Cuenta la leyenda de una tribu que vivía en las orillas del Paraná, que vivía una mujer muy especial, con notables atributos artísticos para el canto. Es que las canciones de amor que componía para los dioses conjugaban perfectamente con la belleza singular e inmensa de la naturaleza y llegaba a estremecer y a templar el carácter de  los más fríos guerreros. Emilia Molina.

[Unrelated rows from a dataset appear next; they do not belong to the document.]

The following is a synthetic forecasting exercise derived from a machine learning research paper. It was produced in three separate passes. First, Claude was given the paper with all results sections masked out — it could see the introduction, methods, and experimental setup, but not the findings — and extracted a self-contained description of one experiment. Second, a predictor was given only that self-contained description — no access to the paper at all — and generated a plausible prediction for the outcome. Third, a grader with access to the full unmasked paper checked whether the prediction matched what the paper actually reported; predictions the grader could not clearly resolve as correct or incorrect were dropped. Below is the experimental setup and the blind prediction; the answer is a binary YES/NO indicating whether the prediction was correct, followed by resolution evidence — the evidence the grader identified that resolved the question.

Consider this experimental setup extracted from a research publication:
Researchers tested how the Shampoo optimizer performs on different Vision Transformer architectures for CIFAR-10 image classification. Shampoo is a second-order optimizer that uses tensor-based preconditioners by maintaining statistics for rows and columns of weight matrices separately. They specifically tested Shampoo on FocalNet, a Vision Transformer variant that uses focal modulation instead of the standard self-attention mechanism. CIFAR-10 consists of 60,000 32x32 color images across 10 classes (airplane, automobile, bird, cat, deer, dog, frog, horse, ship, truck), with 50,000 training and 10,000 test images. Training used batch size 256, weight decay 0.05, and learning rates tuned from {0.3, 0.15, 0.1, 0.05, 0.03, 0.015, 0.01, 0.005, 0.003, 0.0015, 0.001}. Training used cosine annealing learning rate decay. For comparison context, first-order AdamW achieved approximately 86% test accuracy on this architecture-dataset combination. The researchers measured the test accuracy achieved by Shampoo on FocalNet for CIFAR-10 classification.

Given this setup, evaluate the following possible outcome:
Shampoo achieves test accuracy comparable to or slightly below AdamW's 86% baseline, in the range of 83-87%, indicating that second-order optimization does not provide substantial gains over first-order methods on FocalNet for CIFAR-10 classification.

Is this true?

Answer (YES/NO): NO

Anahí era su nombre. Cuentan que tenía rasgos duros, autóctonos, cabello oscuro casi como la noche,  piel morena y curtida que se acentuaba cuando la tarde moría y el sol apenas la acariciaba; dueña de una particular beldad que, lejos de pertenecer a parámetros estéticos, se fundía con su sensibilidad artística. Tan llamativa composición podía ser comparable con el vasto río Paraná.
Una tarde de verano, llegaron ellos, los invasores, gente blanca y ambiciosa que agresivamente despojaron a todos los habitantes originarios de su tierra y les arrebataron todo, hasta su cultura.
Anahí fue capturada y encerrada, lloraba desconsoladamente día y noche, esperaba con ansias poder salir. Ese día finalmente llegó; una noche un vigía se rindió contra el sueño y se durmió. La joven se dirigió hacia el centinela, le arrebato su puñal y clavándoselo en el pecho, también le robó la vida.
Al otro día, los españoles lo encontraron muerto al vigía, pero Anahí ya estaba en el bosque; aun así lograron acorralarla y la ataron a un árbol para que muera en la hoguera; así la dejaron el resto de la noche, ardiendo en las llamas. A la mañana siguiente, donde debía estar el cuerpo de Anahí encontraron un árbol con hojas aterciopeladas que en la primavera daría unas  flores rojas con un suave y delicioso perfume que nacen sólo de las ramas nuevas y atraería a colibríes y abejas. Según dicen, los dioses le otorgaron una bella eternidad como muestra de agradecimiento a tan hermosas alabanzas.